Shooting through a glass window

Winter is here and oftentimes it really is very cold to go out and shoot, especially wildlife. The day I shot these shots, I woke up and looked out my window, and there were a ton of birds eating in our bird feeders outside our house. It is really nice to have a bird feeder especially during winter to keep the birds well fed when food is rare during this cold time of the year. 

Perfect timing to get two birds in one shot.
So I cleaned one of the glass panels near our door with glass cleaner to take dirt and smudges off the glass so I can view the birds clearer through it. I grabbed my Canon 6D and attached my Canon 400mm f/5.6 lens to it so I have enough reach to shoot the birds outside.

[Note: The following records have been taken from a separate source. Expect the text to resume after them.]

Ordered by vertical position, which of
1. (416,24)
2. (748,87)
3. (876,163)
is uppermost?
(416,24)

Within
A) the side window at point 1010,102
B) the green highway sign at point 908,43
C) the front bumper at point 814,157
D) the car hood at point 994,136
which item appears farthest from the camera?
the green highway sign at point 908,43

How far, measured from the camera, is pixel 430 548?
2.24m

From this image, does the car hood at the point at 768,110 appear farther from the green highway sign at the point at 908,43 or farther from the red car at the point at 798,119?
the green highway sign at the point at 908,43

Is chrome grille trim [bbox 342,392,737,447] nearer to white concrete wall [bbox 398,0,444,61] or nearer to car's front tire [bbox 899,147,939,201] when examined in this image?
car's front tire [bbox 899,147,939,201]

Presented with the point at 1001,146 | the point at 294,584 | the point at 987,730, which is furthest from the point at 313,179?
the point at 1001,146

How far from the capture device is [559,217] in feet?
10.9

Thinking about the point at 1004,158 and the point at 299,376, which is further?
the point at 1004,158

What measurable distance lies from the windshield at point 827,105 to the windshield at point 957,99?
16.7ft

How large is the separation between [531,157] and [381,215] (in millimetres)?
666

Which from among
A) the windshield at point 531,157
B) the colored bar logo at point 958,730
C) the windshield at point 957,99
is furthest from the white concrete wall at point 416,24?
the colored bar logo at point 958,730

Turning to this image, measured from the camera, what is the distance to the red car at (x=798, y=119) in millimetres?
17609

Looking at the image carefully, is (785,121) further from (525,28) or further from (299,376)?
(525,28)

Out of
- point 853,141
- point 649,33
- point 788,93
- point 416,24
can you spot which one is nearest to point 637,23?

This bird was really persistent on hanging on to the feeder.
I knelt down behind the glass panel and started to view the birds through my viewfinder. With a 400mm attached, I had to back up a bit from the glass panel to properly frame the birds. When I finally got in position I now began to set my settings in the camera.

This guy was waiting for its turn to eat.
I set my mode to shutter priority. Birds are fast moving animals so I am going to need a fast shutter speed for these shots. Also considering I'm using a 400mm lens, the faster shutter speed will minimize the camera shake when I take shots. I set my speed to around 400th/sec. I am not moving that much as I was kneeling down behind the glass panel, If I was standing up or moving I would've used a shutter speed that's faster than 400th/ sec. I also set my ISO to 320 which is enough to give me an aperture of around f/5.6 to around f/ lens is an f/5.6 lens so I had to put that into consideration. Also since I was shooting in snow I had to bump up my exposure compensation to +1 because snow will affect my metering to underexpose because the camera thinks that I am shooting in bright light.

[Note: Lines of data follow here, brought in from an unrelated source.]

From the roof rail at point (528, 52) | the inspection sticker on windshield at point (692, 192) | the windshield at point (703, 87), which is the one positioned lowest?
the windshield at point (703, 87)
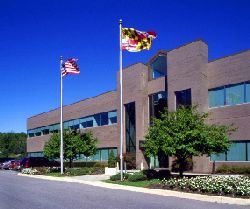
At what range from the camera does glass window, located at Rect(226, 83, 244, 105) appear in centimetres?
3222

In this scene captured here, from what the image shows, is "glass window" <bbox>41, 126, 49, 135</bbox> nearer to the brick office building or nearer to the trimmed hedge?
the trimmed hedge

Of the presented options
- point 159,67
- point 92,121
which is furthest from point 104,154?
point 159,67

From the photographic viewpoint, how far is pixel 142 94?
4306cm

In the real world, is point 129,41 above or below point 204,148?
above

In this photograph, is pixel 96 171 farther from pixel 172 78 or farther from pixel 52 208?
pixel 52 208

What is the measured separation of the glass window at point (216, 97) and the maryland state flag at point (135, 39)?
8954 millimetres

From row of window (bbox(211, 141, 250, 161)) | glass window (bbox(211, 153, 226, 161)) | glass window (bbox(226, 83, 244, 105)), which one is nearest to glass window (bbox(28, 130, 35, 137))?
glass window (bbox(211, 153, 226, 161))

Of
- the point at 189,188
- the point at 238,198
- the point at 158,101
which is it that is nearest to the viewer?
the point at 238,198

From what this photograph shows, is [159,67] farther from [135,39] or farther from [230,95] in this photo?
[135,39]

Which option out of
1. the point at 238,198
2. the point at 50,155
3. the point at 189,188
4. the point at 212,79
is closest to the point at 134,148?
the point at 50,155

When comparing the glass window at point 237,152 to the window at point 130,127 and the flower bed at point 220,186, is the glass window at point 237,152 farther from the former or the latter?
the window at point 130,127

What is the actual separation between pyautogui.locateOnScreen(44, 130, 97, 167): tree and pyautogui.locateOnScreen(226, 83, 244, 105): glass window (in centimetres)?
1408

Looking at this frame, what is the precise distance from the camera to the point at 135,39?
27812mm

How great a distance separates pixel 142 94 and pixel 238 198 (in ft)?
89.1
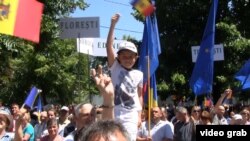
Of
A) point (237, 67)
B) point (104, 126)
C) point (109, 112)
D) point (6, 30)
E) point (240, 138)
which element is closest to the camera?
point (104, 126)

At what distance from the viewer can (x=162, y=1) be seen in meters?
26.8

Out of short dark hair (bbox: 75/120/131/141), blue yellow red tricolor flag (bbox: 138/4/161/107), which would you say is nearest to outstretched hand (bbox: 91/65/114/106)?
short dark hair (bbox: 75/120/131/141)

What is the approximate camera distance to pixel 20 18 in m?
7.11

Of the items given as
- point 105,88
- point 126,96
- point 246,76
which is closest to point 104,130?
point 105,88

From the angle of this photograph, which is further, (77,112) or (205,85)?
(205,85)

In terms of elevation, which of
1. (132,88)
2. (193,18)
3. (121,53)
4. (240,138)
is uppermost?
(193,18)

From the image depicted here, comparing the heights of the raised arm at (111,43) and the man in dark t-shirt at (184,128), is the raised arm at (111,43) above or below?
above

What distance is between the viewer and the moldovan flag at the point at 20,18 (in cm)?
688

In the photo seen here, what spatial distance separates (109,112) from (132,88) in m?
1.20

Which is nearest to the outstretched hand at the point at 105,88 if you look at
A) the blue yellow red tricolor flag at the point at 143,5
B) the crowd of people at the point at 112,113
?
the crowd of people at the point at 112,113

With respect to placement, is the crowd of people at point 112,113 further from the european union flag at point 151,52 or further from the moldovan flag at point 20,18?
the european union flag at point 151,52

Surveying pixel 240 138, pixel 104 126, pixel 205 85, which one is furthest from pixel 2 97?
pixel 104 126

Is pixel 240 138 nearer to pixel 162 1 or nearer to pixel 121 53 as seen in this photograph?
pixel 121 53

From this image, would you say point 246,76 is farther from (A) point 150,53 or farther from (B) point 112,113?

In situations where you need to shoot behind glass, set your focus to MANUAL mode. By doing this you have the control on which to focus on instead of the camera focusing on the glass panel. You have to be quick enough to refocus when your subject moves though. It's hard at first but it's really to get used to.

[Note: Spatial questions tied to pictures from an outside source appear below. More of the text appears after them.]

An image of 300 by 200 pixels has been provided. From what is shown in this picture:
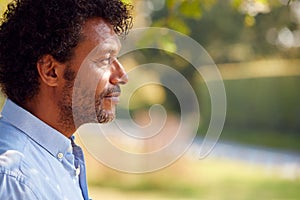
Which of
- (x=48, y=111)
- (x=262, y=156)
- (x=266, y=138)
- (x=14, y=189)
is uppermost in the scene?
(x=266, y=138)

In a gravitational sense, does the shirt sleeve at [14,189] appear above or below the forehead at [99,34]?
below

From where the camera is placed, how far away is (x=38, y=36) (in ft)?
5.32

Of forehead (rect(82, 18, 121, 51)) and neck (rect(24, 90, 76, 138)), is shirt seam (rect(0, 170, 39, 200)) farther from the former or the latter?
forehead (rect(82, 18, 121, 51))

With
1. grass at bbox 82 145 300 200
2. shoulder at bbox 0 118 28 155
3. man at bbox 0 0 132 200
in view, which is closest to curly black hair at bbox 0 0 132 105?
man at bbox 0 0 132 200

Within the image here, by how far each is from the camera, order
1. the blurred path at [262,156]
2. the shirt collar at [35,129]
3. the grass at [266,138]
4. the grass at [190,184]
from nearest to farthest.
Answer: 1. the shirt collar at [35,129]
2. the grass at [190,184]
3. the blurred path at [262,156]
4. the grass at [266,138]

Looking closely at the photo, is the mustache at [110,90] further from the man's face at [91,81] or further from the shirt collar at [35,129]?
the shirt collar at [35,129]

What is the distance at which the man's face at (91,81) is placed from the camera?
1619 millimetres

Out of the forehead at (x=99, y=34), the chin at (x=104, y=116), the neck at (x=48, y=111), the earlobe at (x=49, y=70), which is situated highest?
the forehead at (x=99, y=34)

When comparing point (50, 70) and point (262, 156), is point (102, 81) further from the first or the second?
point (262, 156)

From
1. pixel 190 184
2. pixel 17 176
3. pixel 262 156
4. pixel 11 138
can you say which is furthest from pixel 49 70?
pixel 262 156

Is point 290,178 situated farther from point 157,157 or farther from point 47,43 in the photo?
point 47,43

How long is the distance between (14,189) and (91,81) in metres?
0.38

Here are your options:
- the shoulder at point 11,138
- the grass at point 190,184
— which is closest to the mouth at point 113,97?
the shoulder at point 11,138

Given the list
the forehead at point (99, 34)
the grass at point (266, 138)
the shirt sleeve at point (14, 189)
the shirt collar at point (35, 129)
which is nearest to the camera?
the shirt sleeve at point (14, 189)
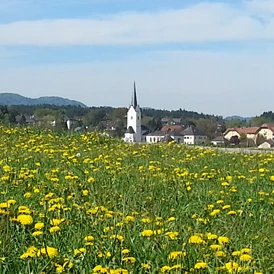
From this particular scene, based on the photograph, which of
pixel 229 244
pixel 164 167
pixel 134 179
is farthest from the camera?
pixel 164 167

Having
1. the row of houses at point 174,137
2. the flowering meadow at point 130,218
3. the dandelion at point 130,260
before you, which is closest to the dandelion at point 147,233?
the flowering meadow at point 130,218

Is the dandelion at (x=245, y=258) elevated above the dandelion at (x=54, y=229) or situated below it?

After a bit of post processing, I saturated the colors a bit and gave the subjects more pop. I was glad to not go out into the cold to capture these shots.

Monday, February 4, 2013

Masterpiece Thundercracker Transformer

Masterpiece Thundercracker Transformer

As a toy collector I was delighted to see that they finally released the Masterpiece Thundercracker Transformer as a ToysRus exclusive. The Takara version of it (Japan version) has become way too expensive for me...around $200 and higher from independent sellers. So when this was released here I snagged a copy right away before the prices go up.

After getting the toy about 4 days later, I set it up in the studio. For studio shots like this, I use the Canon 100mm f/2.8 macro for maximum sharpness. Working in a studio for shots like this, you don't really need a zoom lens since the subject isn't moving at all. Prime lenses are excellent for these kinds of scenarios so primes are my primary choices for product shots like this. I have a small studio so when my 100mm is too close for the subject and I don't have any more room to move, I switch to my 50mm.

 As usual I used 3 strobes for this shot. Two strobes on each side and one on top. I used the strobe on my left side as my main light and the right one for fill. For the fill I usually set the power to half or less of what my main lights power is. The top light is just used to create some shadows to make the subject more three dimensional and not flat.

For studio shots like this I usually set my shutter speed to 100th/sec which is enough for static subjects like this. For photographing droplets or something moving, I usually use a higher shutter speed. I adjusted my fstop according to my lighting and ended up somewhere between f/5.6 to f/7.1. My average was around 6.3. With that range I get enough depth of field without me being worried about diffraction, which sets in at narrower fstops.

I love photographing objects like these because of the contours of the subject. The contours show up depending on your lighting. When photographing objects like these just make sure that the shadow areas aren't really heavy and not totally black..not unless you are looking for that kind of look.

 After shooting, post processing always brings out more details. The contours seem to pop more and the colors become more vibrant. Just be careful not to over process as doing that makes the shot look very artificial.